Menko Polkam Tinjau Guspurla Koarmada I di Natuna, Perkuat Kesiapan Kedaulatan Maritim Indonesia
NATUNA – Menteri Koordinator Bidang Politik dan Keamanan (Menko Polkam), Jenderal TNI (Purn.) Djamari Chaniago, meninjau Gugus Tempur Laut Komando Armada I (Guspurla Koarmada I) di Natuna, Kepulauan Riau, Kamis (2/7/2026). Kunjungan ini menjadi bagian dari komitmen pemerintah dalam memperkuat kesiapan pertahanan dan keamanan laut nasional di tengah dinamika geopolitik kawasan yang semakin kompleks.

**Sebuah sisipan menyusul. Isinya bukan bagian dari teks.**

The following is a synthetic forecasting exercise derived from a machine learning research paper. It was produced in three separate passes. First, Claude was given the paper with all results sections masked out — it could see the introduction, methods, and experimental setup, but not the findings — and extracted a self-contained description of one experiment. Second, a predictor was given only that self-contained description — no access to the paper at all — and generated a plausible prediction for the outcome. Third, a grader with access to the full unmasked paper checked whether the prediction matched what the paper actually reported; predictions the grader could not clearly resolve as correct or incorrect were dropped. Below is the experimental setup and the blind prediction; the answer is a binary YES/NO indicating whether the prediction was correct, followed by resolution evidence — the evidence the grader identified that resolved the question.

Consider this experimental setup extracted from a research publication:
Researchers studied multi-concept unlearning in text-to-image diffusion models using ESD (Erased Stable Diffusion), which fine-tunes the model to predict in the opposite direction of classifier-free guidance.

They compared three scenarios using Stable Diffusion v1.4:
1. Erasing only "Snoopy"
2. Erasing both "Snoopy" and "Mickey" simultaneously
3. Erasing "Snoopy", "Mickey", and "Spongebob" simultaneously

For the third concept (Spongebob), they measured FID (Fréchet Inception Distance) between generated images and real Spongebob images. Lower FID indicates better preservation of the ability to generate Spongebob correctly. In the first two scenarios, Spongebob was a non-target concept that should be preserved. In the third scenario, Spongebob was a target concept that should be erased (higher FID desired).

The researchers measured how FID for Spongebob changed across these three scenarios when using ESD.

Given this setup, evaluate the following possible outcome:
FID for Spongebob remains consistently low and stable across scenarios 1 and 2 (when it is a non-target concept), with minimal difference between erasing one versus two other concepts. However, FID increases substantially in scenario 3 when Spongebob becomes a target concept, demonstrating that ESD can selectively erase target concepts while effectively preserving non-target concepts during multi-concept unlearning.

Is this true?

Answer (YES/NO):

Dalam agenda tersebut, Menko Polkam menerima paparan dari Kepala Staf Angkatan Laut (KSAL), Laksamana TNI Muhammad Ali, beserta jajaran mengenai perkembangan situasi keamanan maritim, kesiapan operasional satuan, serta berbagai tantangan strategis yang dihadapi di wilayah perbatasan utara Indonesia.
Guspurla Koarmada I merupakan Komando Pelaksana Operasi (Kolaksops) di bawah Panglima Koarmada I yang bermarkas di Fasilitas Pelabuhan (Faslabuh) TNI AL Selat Lampa, Natuna. Satuan ini memiliki peran strategis dalam menjaga stabilitas keamanan laut, melaksanakan operasi tempur laut dan amfibi, proyeksi kekuatan, hingga penegakan hukum di laut guna memastikan tegaknya kedaulatan Negara Kesatuan Republik Indonesia, khususnya di kawasan Laut Natuna Utara.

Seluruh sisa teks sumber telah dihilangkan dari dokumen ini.